Friday, August 23, 2013

BDCP Officials Continue to Inaccurately Describe Their Economic Study

In recent testimony to the Delta Stewardship Council, Karla Nemeth misrepresented the economic analysis of BDCP, perpetuating confusion over what this report found.  Ms. Nemeth's statement is typical of the confusing and inaccurate descriptions of this report by various state officials, including Jerry Meral and John Laird.

According to Maven's notebook meeting summary, Ms. Nemeth explains that BDCP will stabilize water exports at a level of at least 4.7 million acre feet (MAF) annually using the high-outflow scenario.  She then describes the results of the economic analysis as follows,
With BDCP stabilizing existing water supplies with a yield of about 4.7 MAF, our most recent economic analysis demonstrates about a $5 billion economic benefit that is mostly the result of reducing the risk of future shortages." 
Given how much the Delta Plan expounds on the subject of risk, I am kind of surprised Phil Isenberg or another member of the Delta Stewardship Council didn't interject right there to ask Ms. Nemeth if her use of the term risk was consistent with the Delta Plan, especially since she said most of the benefits come from risk reduction.  The Stewardship Council's Delta Plan goes to great lengths to define risk as probability times consequences, it even has graphics illustrating the concept.  But the BDCP Economic Analysis doesn't treat a future reduction in water exports without BDCP as a risk with a probability, it treats low probability risks as certainties with 100% probability.  

In fact, the positive result of the BDCP economic analysis is not "the result of reducing the risk of future shortages."  It is the result of comparing BDCP to an alternative that is extremely bad for the contractors and extremely good for the fish, and then having an analysis that counts the harm to water exporters and ignores the benefits to the fish.  An accurate statement from Ms. Nemeth would state, "With BDCP stabilizing water supplies with a yield of about 4.7 MAF, our most recent economic analysis demonstrates about a $5 billion economic benefit for the water contractors compared to a scenario where tougher environmental regulations reduce average exports to about 3.4 MAF by 2025."

You might think I'm nit-picking, but Ms. Nemeth's misstatement is about a $10 billion error, meaning that the difference in the value of water supply reliability in the scenario used by the Brattle Group and a risk analysis implied by Ms. Nemeth is likely to be in the neighborhood of $10 billion. 

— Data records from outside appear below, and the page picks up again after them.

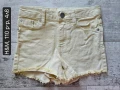 къси панталонки за момиче, снимка 3
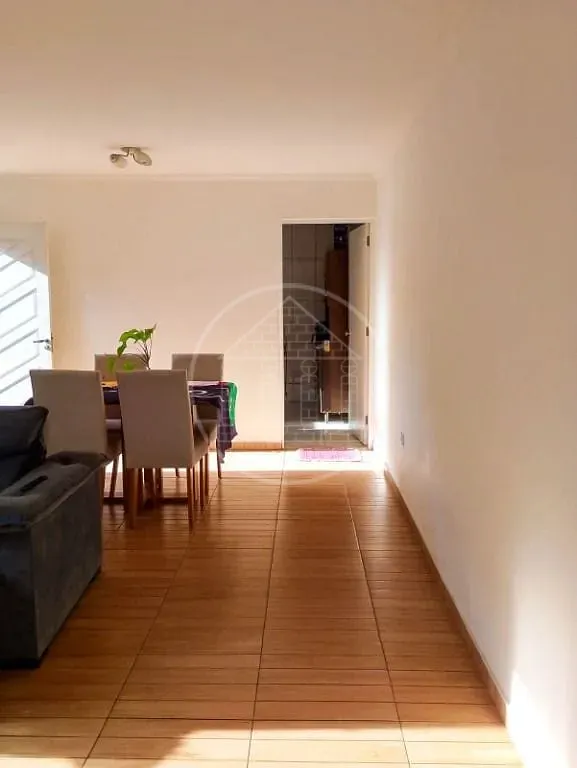 Sobrado, 4 quartos, 130 m² - Foto 6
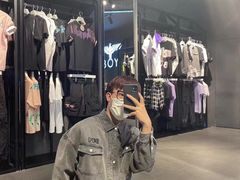 -茂业百货(东门店)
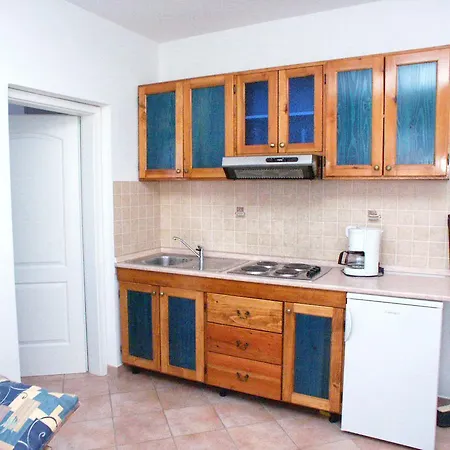 Appartement 3007d *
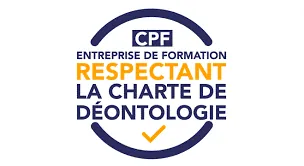 FormaLangue respecte les 10 points de la Charte déontologique du CPF
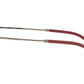 RJ9647S 289/4L transparent grey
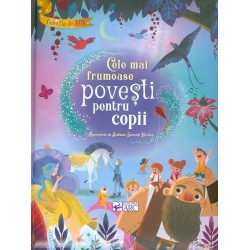 Cele mai frumoase povesti...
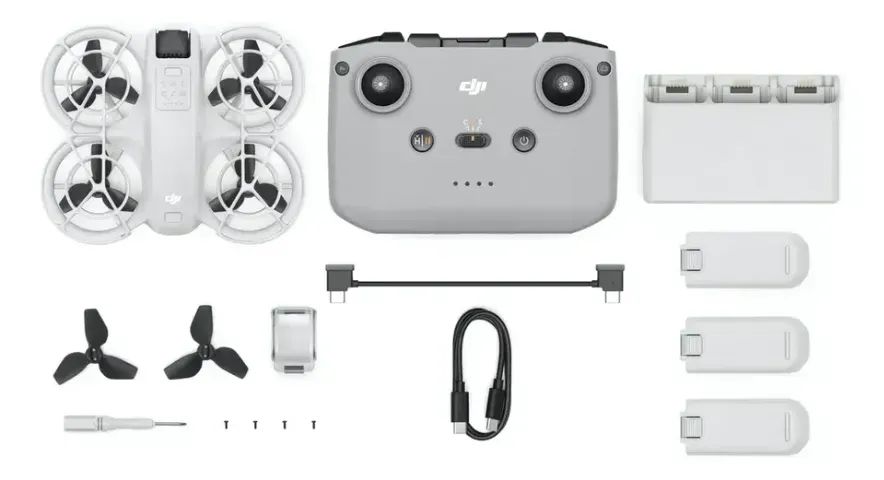 Drone DJI Neo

What is the probability that by 2025, exports would be reduced below 3.5 MAF due to regulations?  While this scenario is the water contractors' worst nightmare, the probability of this occurring is very very low.  Thus, the value the Brattle Group has assigned to avoiding this outcome should be multiplied by a very low probability, which is the approach they took to valuing the reduction in earthquake risk where they multiplied the loss from a year-long earthquake outage by an assumed 2% annual probability of it occurring.

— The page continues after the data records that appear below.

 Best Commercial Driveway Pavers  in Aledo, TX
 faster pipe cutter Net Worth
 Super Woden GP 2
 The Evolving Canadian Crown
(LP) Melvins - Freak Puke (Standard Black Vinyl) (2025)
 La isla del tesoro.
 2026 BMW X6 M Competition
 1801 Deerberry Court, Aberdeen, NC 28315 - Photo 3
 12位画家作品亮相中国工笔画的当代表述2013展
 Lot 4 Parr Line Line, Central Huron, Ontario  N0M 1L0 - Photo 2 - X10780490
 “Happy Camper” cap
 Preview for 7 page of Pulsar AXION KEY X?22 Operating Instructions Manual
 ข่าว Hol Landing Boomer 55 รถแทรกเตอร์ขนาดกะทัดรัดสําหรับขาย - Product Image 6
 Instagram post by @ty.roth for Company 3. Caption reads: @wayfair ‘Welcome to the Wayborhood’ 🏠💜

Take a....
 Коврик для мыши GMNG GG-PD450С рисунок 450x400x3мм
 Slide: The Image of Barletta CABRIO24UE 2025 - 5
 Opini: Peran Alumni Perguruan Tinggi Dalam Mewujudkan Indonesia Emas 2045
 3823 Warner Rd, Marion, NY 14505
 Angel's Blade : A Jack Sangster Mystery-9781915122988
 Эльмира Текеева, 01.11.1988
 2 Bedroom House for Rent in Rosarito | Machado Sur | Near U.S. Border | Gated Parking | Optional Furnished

A journalist recently sent me a link that shows implementation of the State Water Board's draft flow criteria would reduce water exports to 3.7 MAF to 3.9 MAF (see Appendix B here), and most observers believe the chance that those criteria are implemented is extremely low.  Thus, it seems to me that 3.7 MAF is a reasonable lower bound for future water exports without the BDCP, and this lower bound is even higher than the 3.4 MAF the BDCP used as the basis for comparison in their Economic Analysis.  No wonder Dr. Sunding and BDCP are getting so much flak for making this ridiculous assumption.

If 3.7 MAF is a resonable lower bound on future operations, what is a reasonable upper bound?  Given the barrage of legislation and lawsuits against the current biological opinions and the ESA itself, it seems to me that a reasonable upper bound on future operation would be a return to 2000 - 2005 conditions where water exports exceeded 6 MAF per year.  At the outset of BDCP, many water contractors said their goal was to restore exports to 6.5 MAF.  Thus, I would say a probable range of future outcomes is 3.7 MAF to 6.5 MAF, and the current biological opinions are in the center of that range.

That doesn't mean that the BDCP doesn't have some regulatory risk reduction value to the water contractors.  But a proper valuation of that risk would put likely put its value in the millions, not billions of dollars.  It would be similar to the valuation of seismic risk reduction of the tunnels which the BDCP economic analysis values at around $400 million.

Speaking of economic risks, there also other important components of economic risk that the BDCP ignores, especially on the cost side.  What is the risk that the tunnels take more than 10 years to build as assumed in the analysis?  What is the risk that BDCP costs more than currently estimated?  The BDCP warns that their regulatory assurances aren't guarantees, so what is the regulatory risk that remains even with BDCP?

I remain very confident that BDCP results in a net economic loss for the water agencies' ratepayers of around $7 billion compared to the status quo.